*GOAL OF THE EXERCISE*: Without the images, print all the entries below exactly as given.

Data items
....

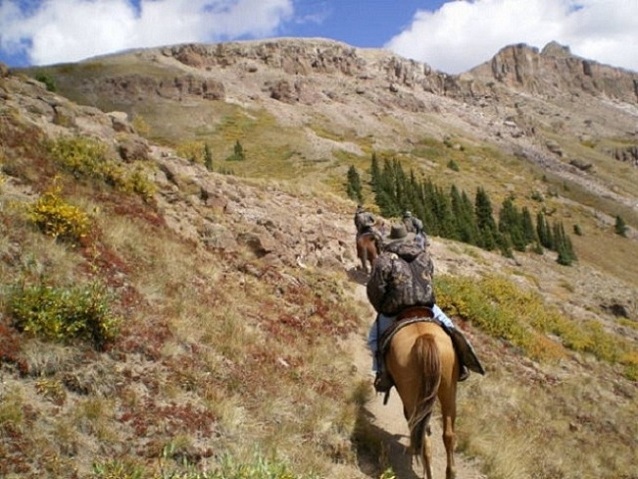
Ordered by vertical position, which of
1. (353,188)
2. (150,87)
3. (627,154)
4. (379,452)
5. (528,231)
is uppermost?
(150,87)

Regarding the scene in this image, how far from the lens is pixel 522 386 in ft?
40.7

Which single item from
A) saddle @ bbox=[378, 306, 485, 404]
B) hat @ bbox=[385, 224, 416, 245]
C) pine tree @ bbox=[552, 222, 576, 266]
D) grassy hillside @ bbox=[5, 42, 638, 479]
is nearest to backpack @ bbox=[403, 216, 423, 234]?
grassy hillside @ bbox=[5, 42, 638, 479]

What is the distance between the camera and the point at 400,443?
802 cm

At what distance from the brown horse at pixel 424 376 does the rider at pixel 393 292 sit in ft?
1.20

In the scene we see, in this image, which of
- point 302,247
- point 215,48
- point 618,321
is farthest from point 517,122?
point 302,247

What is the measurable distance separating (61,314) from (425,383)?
468cm

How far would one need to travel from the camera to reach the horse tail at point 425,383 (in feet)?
20.5

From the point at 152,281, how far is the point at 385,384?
15.0 feet

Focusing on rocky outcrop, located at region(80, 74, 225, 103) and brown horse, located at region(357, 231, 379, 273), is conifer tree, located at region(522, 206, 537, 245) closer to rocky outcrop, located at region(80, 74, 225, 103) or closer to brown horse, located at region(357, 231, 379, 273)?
brown horse, located at region(357, 231, 379, 273)

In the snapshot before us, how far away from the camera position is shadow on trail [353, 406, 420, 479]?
7.14 m

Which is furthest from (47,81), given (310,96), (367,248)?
(310,96)

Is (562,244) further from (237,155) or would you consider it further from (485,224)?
(237,155)

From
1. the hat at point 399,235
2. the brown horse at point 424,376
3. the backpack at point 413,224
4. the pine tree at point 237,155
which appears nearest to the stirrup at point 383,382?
the brown horse at point 424,376

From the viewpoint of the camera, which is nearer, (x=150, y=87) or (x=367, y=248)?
(x=367, y=248)
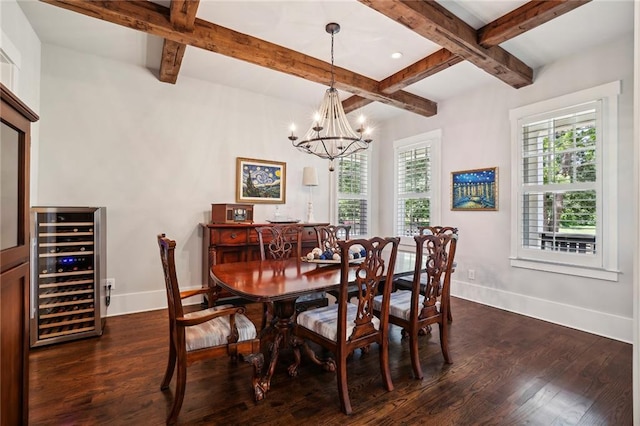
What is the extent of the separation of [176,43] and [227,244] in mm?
2116

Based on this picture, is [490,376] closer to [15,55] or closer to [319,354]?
[319,354]

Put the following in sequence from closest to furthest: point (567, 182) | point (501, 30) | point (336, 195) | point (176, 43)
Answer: point (501, 30) → point (176, 43) → point (567, 182) → point (336, 195)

....

*SOLUTION TO THIS EXERCISE*:
Ordered by vertical position, which of
1. (353,188)
2. (150,87)
3. (627,154)
4. (379,452)
5. (528,231)
is uppermost?
(150,87)

Regarding the scene in this image, how far from the lens is pixel 522 386 in ft?
40.7

Which single item from
A) saddle @ bbox=[378, 306, 485, 404]
B) hat @ bbox=[385, 224, 416, 245]
C) pine tree @ bbox=[552, 222, 576, 266]
D) grassy hillside @ bbox=[5, 42, 638, 479]
is nearest to backpack @ bbox=[403, 216, 423, 234]?
grassy hillside @ bbox=[5, 42, 638, 479]

What is the distance between the camera and the point at 400,443?
802 cm

At what distance from the brown horse at pixel 424 376 does the rider at pixel 393 292 sit in ft?
1.20

In the scene we see, in this image, which of
- point 302,247
- point 215,48
- point 618,321
is farthest from point 517,122?
point 302,247

What is the measurable distance separating (61,314) from (425,383)?
468cm

How far would one need to travel from the camera to reach the horse tail at point 425,383 (in feet)?
20.5

From the point at 152,281, how far is the point at 385,384?
15.0 feet

Focusing on rocky outcrop, located at region(80, 74, 225, 103) and brown horse, located at region(357, 231, 379, 273), is conifer tree, located at region(522, 206, 537, 245) closer to rocky outcrop, located at region(80, 74, 225, 103) or closer to brown horse, located at region(357, 231, 379, 273)?
brown horse, located at region(357, 231, 379, 273)

In the snapshot before us, how far away from the camera position is shadow on trail [353, 406, 420, 479]?
7.14 m

Which is furthest from (47,81), given (310,96), (367,248)?
(310,96)

Is (562,244) further from (237,155) or would you consider it further from (485,224)?
(237,155)

From
1. the hat at point 399,235
2. the brown horse at point 424,376
3. the backpack at point 413,224
4. the pine tree at point 237,155
which appears nearest to the stirrup at point 383,382?
the brown horse at point 424,376

From the viewpoint of the camera, which is nearer, (x=150, y=87) or (x=367, y=248)?
(x=367, y=248)
What is the extent of the separation of [176,43] and [227,244] in mm?
2116

Based on this picture, is [490,376] closer to [15,55] or closer to [319,354]?
[319,354]

Put the following in sequence from closest to furthest: point (567, 182) | point (501, 30) | point (336, 195) | point (176, 43)
Answer: point (501, 30) → point (176, 43) → point (567, 182) → point (336, 195)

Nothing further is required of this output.